**Problem description:** Can you render every line of the rows below as a numbered list, skipping blank lines and leaving out the pictures?

########################################

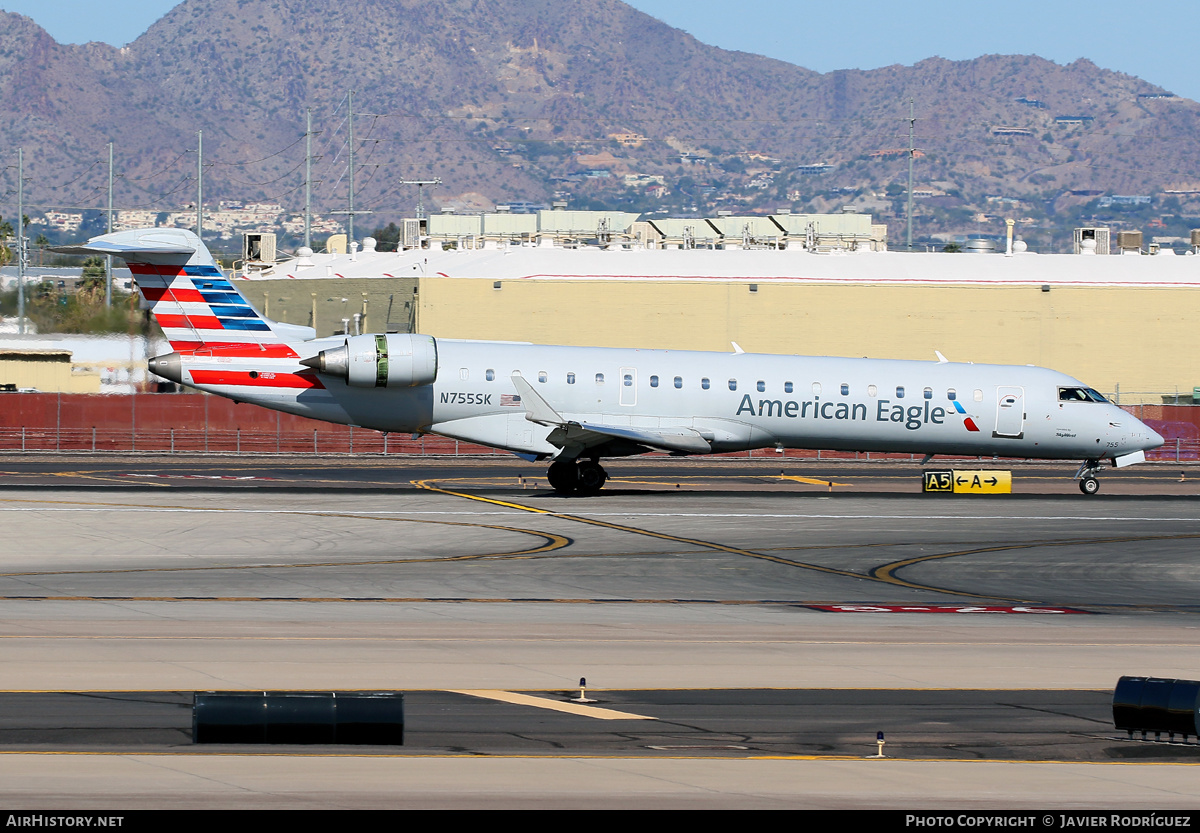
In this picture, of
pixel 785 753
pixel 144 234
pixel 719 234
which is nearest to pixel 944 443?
pixel 144 234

########################################

**Exercise solution:**
1. In this picture, of
2. pixel 785 753
3. pixel 144 234
4. pixel 719 234
5. which is nearest to pixel 944 443?
6. pixel 144 234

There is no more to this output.